Backstage after a typically sweat-drenched show, Little Richard was greeted by a man with a message. “You will always be the true king of rock and roll,” Elvis Presley told him.
That brief royal conclave nails in one line a central theme of Little Richard: I Am Everything, namely that the visionary gay Black singer and pianist from Macon, Georgia has never been rightfully recognized and crowned by the public.
Lisa Cortés’ endlessly entertaining amalgam of onstage roof-raising, backstage frolicking and up-to-the-minute queer academic analysis, screening Tuesday, April 11 at the Roxie, persuasively corrects the pop culture record. The chart-topping reason not to miss her fast and furious film, though, is that Richard Penniman was a world-class drama king.
I mean that as a compliment. In contrast to the way VH1’s much-parodied Behind the Music squeezed every molecule of melodrama, irony and pathos out of the rags-to-Rolls-to-rehab (or death) spiral of countless rock stars, Little Richard: I Am Everything offers the galvanizing spectacle of a man expressing who he was at every moment.
“Who he was” was so complicated, contradictory and confounding on so many levels that it seems that Richard’s one constant was extraordinary self-confidence. (“I’m not conceited. I’m convinced,” he told one TV interviewer.) He was also powered and guided by the God instilled in him as a child and whom he stunningly returned to at the peak of his career, turning his back on “the devil’s music” in 1958.

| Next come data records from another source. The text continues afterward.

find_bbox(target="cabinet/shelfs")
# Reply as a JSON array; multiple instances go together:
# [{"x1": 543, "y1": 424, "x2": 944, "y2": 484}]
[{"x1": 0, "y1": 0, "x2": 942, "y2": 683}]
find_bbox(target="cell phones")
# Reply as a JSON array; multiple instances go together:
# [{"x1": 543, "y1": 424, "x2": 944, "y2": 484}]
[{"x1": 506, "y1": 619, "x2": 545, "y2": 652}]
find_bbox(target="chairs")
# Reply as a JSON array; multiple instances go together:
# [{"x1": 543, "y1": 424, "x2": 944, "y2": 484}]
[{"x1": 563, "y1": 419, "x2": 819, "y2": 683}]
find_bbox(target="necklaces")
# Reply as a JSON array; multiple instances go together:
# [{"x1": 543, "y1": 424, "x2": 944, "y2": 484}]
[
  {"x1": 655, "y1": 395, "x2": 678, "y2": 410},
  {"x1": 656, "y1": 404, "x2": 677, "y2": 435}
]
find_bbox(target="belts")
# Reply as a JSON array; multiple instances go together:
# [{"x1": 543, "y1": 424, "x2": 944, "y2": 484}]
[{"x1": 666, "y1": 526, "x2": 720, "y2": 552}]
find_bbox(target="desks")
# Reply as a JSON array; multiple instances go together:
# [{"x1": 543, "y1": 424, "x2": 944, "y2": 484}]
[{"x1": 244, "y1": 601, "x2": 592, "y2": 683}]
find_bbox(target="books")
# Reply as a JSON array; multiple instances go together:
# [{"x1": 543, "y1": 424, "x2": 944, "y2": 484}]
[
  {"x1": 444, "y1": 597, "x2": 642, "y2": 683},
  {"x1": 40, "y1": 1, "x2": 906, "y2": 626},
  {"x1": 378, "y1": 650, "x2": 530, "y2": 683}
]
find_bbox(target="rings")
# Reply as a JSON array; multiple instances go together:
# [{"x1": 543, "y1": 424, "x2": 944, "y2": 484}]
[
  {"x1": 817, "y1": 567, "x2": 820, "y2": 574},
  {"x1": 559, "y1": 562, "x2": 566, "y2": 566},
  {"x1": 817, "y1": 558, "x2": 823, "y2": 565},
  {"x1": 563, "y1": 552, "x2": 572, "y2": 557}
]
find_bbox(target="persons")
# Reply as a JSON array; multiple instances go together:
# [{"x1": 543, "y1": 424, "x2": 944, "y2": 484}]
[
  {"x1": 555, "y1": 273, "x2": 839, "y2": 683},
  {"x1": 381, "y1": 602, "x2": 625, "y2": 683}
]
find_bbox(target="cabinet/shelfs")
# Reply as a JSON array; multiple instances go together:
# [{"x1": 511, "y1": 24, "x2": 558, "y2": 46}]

Even before the artist hits those heights, Little Richard: I Am Everything is biography, social history and inspirational video rolled into one manic, full-tilt boogie. The early sections recounting Richard’s youthful evolution from church gospel singer to flamboyant front man — informed and influenced by Sister Rosetta Tharpe’s electrified guitar playing, and the pompadours and makeup of Black gay singers Esquerita and Billy Wright — reasserts an often-forgotten Black history of rock and roll.